AIM ::
Each record below should appear again exactly as written.
--- start of SUPPLIED RECORDS ---
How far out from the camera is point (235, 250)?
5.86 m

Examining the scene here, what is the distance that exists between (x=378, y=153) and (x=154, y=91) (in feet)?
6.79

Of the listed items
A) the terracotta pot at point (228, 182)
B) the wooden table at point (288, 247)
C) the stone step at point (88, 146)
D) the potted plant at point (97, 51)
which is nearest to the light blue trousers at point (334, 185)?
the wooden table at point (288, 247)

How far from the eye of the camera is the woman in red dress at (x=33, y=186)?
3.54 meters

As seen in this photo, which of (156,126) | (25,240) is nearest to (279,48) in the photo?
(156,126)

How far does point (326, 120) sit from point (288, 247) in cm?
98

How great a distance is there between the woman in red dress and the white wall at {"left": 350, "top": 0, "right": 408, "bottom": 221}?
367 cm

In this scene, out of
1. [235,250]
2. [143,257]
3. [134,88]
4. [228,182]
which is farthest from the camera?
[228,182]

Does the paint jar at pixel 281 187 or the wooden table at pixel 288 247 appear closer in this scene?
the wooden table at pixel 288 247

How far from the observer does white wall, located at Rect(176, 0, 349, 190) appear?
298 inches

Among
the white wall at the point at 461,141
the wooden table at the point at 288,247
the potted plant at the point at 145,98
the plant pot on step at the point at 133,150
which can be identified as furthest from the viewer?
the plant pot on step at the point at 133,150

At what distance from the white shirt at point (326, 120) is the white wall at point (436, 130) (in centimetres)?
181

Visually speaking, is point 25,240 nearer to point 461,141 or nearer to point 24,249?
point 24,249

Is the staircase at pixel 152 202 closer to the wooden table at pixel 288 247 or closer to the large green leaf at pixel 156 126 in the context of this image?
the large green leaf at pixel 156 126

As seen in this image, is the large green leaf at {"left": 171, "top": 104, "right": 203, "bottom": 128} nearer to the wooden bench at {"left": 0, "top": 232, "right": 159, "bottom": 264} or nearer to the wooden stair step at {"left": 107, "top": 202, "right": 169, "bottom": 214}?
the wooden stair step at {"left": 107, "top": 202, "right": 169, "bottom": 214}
--- end of SUPPLIED RECORDS ---
RESPONSE FOR THIS EXERCISE ::
How far out from the camera is point (235, 250)?
5.86 m

Examining the scene here, what is the distance that exists between (x=378, y=153) and (x=154, y=91) (in feet)?
6.79

Of the listed items
A) the terracotta pot at point (228, 182)
B) the wooden table at point (288, 247)
C) the stone step at point (88, 146)
D) the potted plant at point (97, 51)
which is nearest to the light blue trousers at point (334, 185)?
the wooden table at point (288, 247)

How far from the eye of the camera is the woman in red dress at (x=33, y=186)?
3.54 meters

As seen in this photo, which of (156,126) | (25,240) is nearest to (279,48) in the photo?
(156,126)

How far does point (326, 120) sit from point (288, 247) in cm?
98

How great a distance is there between the woman in red dress and the white wall at {"left": 350, "top": 0, "right": 408, "bottom": 221}?
367 cm

In this scene, out of
1. [235,250]
2. [143,257]
3. [134,88]
4. [228,182]
which is farthest from the camera?
[228,182]

Does the paint jar at pixel 281 187 or the wooden table at pixel 288 247 appear closer in this scene?
the wooden table at pixel 288 247

How far from the observer does white wall, located at Rect(176, 0, 349, 190) appear?
298 inches

Among
the white wall at the point at 461,141
the wooden table at the point at 288,247
the potted plant at the point at 145,98
the plant pot on step at the point at 133,150
which can be identified as furthest from the viewer?
the plant pot on step at the point at 133,150

At what distance from the white shirt at point (326, 120) is the white wall at point (436, 130) (in centimetres)?
181

Visually speaking, is point 25,240 nearer to point 461,141 or nearer to point 24,249?
point 24,249

Is the staircase at pixel 152 202 closer to the wooden table at pixel 288 247 or closer to the large green leaf at pixel 156 126 in the context of this image?
the large green leaf at pixel 156 126

As seen in this image, is the large green leaf at {"left": 171, "top": 104, "right": 203, "bottom": 128} nearer to the wooden bench at {"left": 0, "top": 232, "right": 159, "bottom": 264} or nearer to the wooden stair step at {"left": 107, "top": 202, "right": 169, "bottom": 214}?
the wooden stair step at {"left": 107, "top": 202, "right": 169, "bottom": 214}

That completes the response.